Bug #5383

[API] API server should always retrieve current time from database, never Time.now()

Added by Tom Clegg over 4 years ago. Updated over 4 years ago.

Status:
Resolved
Priority:
Normal
Assigned To:
Radhika Chippada
Category:
API
Target version:
Start date:
03/16/2015
Due date:
% Done:

100%

Estimated time:
(Total: 0.00 h)
Story points:
0.5

Description

If possible, the created_at and modified_at timestamps should be set by putting CURRENT_TIMESTAMP() in the SQL statement, rather than calling CURRENT_TIMESTAMP() and sending the value in a subsequent INSERT or UPDATE. This lets us rely on those timestamps to indicate the order in which database modifications actually happened.


Subtasks

Task #5450: Add test case for looking up a record by created_at, using the exact timestamp given in a #create response.ResolvedRadhika Chippada

Task #5472: Review branch: 5383-api-db-current-timeResolvedRadhika Chippada


Related issues

Related to Arvados - Bug #5381: [Crunch] Node went away unexpectedly during pipeline run.New

Associated revisions

Revision 18148ec2
Added by Radhika Chippada over 4 years ago

closes #5383
Merge branch '5383-api-db-current-time'

Revision 6a13c4e4
Added by Radhika Chippada over 4 years ago

refs #5383
Merge branch '5383-api-db-current-time'

History

#1 Updated by Tom Clegg over 4 years ago

  • Category set to API

#2 Updated by Tom Clegg over 4 years ago

  • Target version changed from 2015-03-11 sprint to 2015-04-01 sprint

#3 Updated by Tom Clegg over 4 years ago

  • Assigned To set to Tom Clegg

#4 Updated by Tom Clegg over 4 years ago

  • Description updated (diff)

#5 Updated by Tom Clegg over 4 years ago

  • Assigned To changed from Tom Clegg to Radhika Chippada

#6 Updated by Radhika Chippada over 4 years ago

  • Status changed from New to In Progress

#7 Updated by Radhika Chippada over 4 years ago

Notes about the implementation:

  • Added db_current_time library method
  • Replaced all occurrences of Time.now in the api code base
  • I needed to update the asserts in log_test.rb (similar to those in application_controller_test).
  • Added a new test in avados_model_test that addresses #5450

#8 Updated by Brett Smith over 4 years ago

Reviewing 79a18f2e

I think we need some clarification on this story from Tom. I know the subject says "always retrieve current time from database," but the description talks about this in the context of setting database columns. In other contexts, I'm worried that can have undesirable consequences. Specifically:

  • Error tokens never go to the database, they're just generated, sent to the client, and logged for cross-referencing. If there's a problem connecting to the database, then trying to get token time from the database will raise a new exception, and prevent us from reporting that error. Instead, it will just become a generic 500 error.
  • For crunch-dispatch, we already know that we want to make this program a proper API client. When we do that, it won't be able to get time from the database anyway. I think sticking to Time.now here would help keep it more like a proper client, and ease the transition when we take it on. If that causes problems, we should find other fixes for them.
  • I have basically the same thoughts about the anonymous token script, but that's less pressing.
  • Request profiling is basically a debugging aid. Getting the timing right to this level of precision is not really necessary, and adds overhead to the request cycle.
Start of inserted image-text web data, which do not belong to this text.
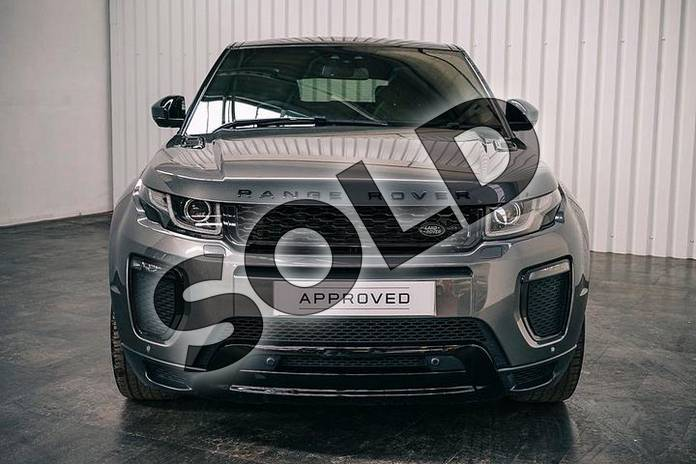 Image seven of this 2018 Range Rover Evoque 2.0 SD4 (240hp) HSE Dynamic in Corris Grey at Listers Land Rover Solihull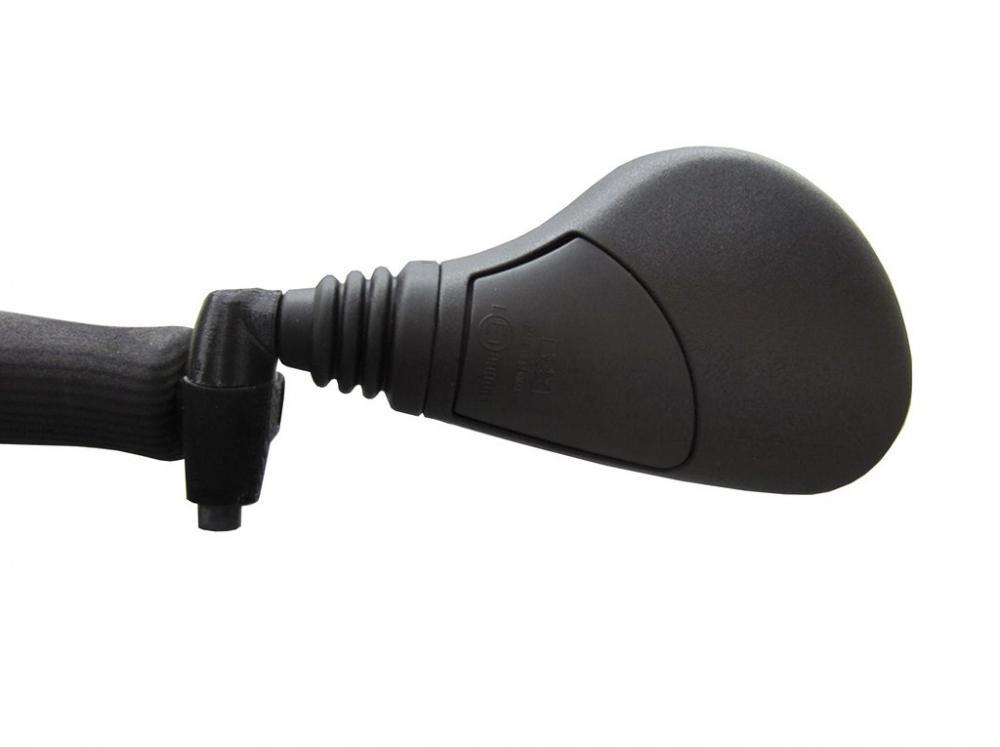 b m fahrrad spiegel fahrradspiegel f r e bike e. Black Bedroom Furniture Sets. Home Design Ideas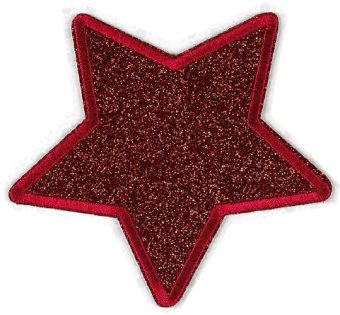 Roter Stern - Glitter Sternchen Patch Flicken Bügelapplikationen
Once that gets settled either way, I just have a couple small comments about the tests:

  • For the new test, it's theoretically possible that more than one Group could have the requested timestamp, which could cause the last assertion to fail. The test would be more robust if it asserted that results.map(&:uuid) included group.uuid.
  • Can you please explain a little more detail why the change to log_test was necessary? Converting the timestamps to UTC seems like a positive change, but converting them to integers loses all the subsecond precision, and it seems to me like the test would be more valuable if that was left in place.

Thanks.

#9 Updated by Radhika Chippada over 4 years ago

Brett said:

Error tokens never go to the database, they're just generated, sent to the client, and logged for cross-referencing. If there's a problem connecting to the database, then trying to get token time from the database will raise a new exception, and prevent us from reporting that error. Instead, it will just become a generic 500 error.

Reverted this back to Time.now in application_controller.rb

For crunch-dispatch, we already know that we want to make this program a proper API client. When we do that, it won't be able to get time from the database anyway. I think sticking to Time.now here would help keep it more like a proper client, and ease the transition when we take it on. If that causes problems, we should find other fixes for them.

I have basically the same thoughts about the anonymous token script, but that's less pressing.

Reverted these two scripts + cancel_stale_jobs.rb back to Time.now(). Also reverted middlewares/arvados_api_token.rb. Please let me know if we want this to be using db current time in cancel_stale_jobs and arvados_api_token and I will put it back.

Request profiling is basically a debugging aid. Getting the timing right to this level of precision is not really necessary, and adds overhead to the request cycle.

Reverted this also back to Time.now in application_controller.rb

For the new test, it's theoretically possible that more than one Group could have the requested timestamp, which could cause the last assertion to fail. The test would be more robust if it asserted that results.map(&:uuid) included group.uuid.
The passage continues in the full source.